Mit deinem Design stimmt imho etwas grundlegendes nicht.

getBean() sollte man eigentlich nie aufrufen, höchstens in Unittests.
Dass du damit dann auch noch mehrere ApplicationContexts erzeugst ist ein weiterer Fehler.


----------



## MQue (3. Aug 2009)

maki hat gesagt.:


> Mit deinem Design stimmt imho etwas grundlegendes nicht.
> 
> getBean() sollte man eigentlich nie aufrufen, höchstens in Unittests.
> Dass du damit dann auch noch mehrere ApplicationContexts erzeugst ist ein weiterer Fehler.



Versteh ich jetzt nicht (das mit getBean). In diesem Tut. wurde es aber so gemacht??

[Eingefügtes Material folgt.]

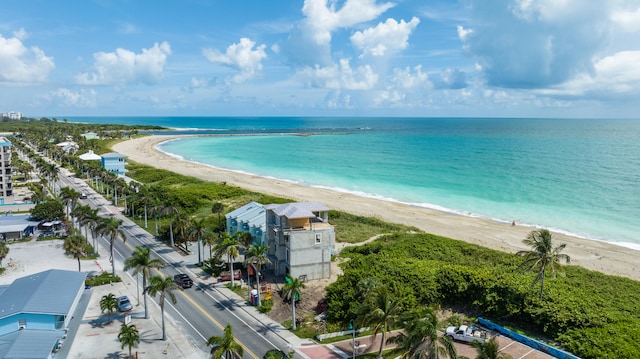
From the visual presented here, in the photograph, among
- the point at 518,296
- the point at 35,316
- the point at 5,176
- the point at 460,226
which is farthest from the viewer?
the point at 5,176

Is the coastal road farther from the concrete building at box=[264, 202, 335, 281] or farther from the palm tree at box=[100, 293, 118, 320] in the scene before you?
the concrete building at box=[264, 202, 335, 281]

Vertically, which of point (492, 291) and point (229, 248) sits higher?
point (229, 248)

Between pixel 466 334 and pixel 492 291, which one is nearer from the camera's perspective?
pixel 466 334

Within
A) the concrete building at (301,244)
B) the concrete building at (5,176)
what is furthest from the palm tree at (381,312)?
the concrete building at (5,176)

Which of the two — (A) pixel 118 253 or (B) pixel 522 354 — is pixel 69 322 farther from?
(B) pixel 522 354

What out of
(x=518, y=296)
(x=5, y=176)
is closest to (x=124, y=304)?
(x=518, y=296)

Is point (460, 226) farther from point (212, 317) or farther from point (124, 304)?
point (124, 304)

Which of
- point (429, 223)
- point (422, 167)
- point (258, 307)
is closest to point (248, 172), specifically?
point (422, 167)
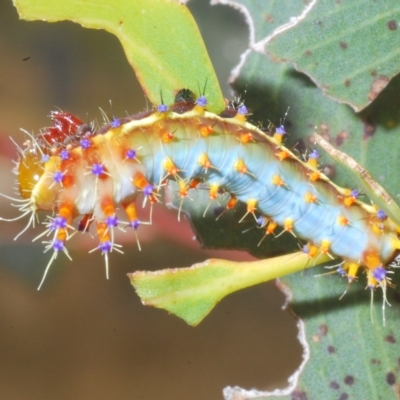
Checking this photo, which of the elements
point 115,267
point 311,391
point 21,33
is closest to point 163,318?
point 115,267

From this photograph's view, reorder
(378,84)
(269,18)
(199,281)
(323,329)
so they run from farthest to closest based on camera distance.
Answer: (323,329) < (269,18) < (378,84) < (199,281)

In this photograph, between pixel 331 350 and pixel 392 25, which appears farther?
pixel 331 350

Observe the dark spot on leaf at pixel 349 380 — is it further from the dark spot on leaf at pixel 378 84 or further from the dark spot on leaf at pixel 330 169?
the dark spot on leaf at pixel 378 84

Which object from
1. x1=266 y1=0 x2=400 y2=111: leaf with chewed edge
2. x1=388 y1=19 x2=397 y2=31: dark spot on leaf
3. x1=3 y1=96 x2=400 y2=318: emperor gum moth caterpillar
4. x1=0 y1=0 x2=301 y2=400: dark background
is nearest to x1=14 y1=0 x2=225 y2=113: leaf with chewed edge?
x1=3 y1=96 x2=400 y2=318: emperor gum moth caterpillar

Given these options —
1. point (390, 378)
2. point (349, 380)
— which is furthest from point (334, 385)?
point (390, 378)

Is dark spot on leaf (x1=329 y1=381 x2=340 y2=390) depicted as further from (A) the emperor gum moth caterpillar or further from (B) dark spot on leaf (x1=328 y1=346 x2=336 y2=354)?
(A) the emperor gum moth caterpillar

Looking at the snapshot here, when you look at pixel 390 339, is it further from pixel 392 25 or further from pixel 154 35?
pixel 154 35

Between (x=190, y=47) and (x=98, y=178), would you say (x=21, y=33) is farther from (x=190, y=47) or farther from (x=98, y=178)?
(x=98, y=178)
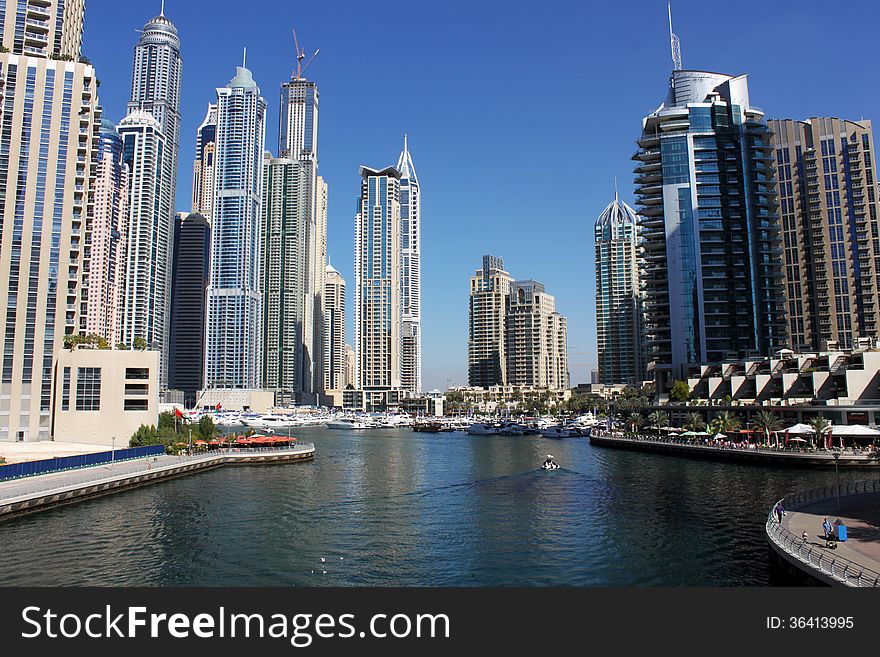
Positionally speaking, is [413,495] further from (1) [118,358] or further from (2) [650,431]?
(2) [650,431]

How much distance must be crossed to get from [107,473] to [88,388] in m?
29.7

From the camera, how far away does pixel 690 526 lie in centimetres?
4931

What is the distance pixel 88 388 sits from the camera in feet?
310

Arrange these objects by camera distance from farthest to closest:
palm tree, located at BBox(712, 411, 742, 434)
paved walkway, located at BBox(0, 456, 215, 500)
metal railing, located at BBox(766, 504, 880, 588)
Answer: palm tree, located at BBox(712, 411, 742, 434)
paved walkway, located at BBox(0, 456, 215, 500)
metal railing, located at BBox(766, 504, 880, 588)

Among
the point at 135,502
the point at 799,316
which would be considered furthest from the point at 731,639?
the point at 799,316

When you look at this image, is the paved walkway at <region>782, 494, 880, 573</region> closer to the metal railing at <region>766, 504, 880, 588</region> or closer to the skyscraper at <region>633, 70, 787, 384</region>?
the metal railing at <region>766, 504, 880, 588</region>

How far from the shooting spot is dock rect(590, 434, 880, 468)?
81875mm

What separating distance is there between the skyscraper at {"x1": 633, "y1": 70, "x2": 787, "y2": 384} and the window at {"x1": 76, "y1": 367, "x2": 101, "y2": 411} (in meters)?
120

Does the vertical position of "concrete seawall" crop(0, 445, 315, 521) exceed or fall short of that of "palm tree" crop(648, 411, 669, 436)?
it falls short

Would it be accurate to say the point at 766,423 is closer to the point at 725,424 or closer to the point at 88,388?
the point at 725,424

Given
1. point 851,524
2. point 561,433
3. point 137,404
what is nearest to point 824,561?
point 851,524

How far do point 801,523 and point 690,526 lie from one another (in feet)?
38.6

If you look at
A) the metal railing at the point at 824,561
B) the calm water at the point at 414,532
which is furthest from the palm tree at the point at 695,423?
the metal railing at the point at 824,561

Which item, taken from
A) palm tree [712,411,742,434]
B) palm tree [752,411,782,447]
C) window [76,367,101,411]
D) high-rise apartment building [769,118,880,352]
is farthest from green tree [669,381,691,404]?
window [76,367,101,411]
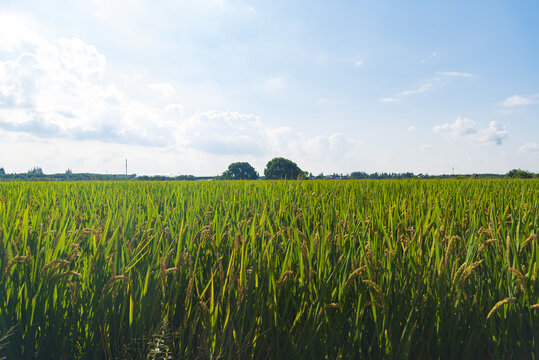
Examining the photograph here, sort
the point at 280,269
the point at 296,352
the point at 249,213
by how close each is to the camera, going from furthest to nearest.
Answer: the point at 249,213
the point at 280,269
the point at 296,352

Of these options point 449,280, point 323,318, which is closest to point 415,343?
point 449,280

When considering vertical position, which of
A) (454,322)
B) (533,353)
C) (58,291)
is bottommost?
(533,353)

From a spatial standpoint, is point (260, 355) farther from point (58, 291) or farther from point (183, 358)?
point (58, 291)

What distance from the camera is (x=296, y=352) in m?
1.04

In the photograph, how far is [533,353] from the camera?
3.71 feet

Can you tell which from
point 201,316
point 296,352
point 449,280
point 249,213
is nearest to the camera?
point 296,352

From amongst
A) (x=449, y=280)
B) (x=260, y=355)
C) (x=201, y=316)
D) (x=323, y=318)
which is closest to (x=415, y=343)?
(x=449, y=280)

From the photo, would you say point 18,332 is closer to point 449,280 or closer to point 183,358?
point 183,358

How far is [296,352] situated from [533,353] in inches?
35.6

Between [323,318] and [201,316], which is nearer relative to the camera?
[323,318]

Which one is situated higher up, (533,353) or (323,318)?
(323,318)

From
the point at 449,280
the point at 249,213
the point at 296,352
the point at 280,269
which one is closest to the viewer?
the point at 296,352

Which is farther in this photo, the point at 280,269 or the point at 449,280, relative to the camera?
the point at 280,269

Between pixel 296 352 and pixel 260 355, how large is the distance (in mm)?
165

http://www.java-forum.org/blogs/tfa/27-how-engl-thread-opener-themeneroeffner-dependency-injection-mit-spring.html

Wie kann ich es dann am Besten machen


----------



## byte (3. Aug 2009)

Du hast das Prinzip von DI noch nicht verstanden. Wenn Du in einer Klasse ein Objekt aus dem ApplicationContext brauchst, dann brauchst Du dafür nicht auf den ApplicationContext zugreifen. Du verdrahtest einfach das Objekt als Member und Spring macht dann den Rest.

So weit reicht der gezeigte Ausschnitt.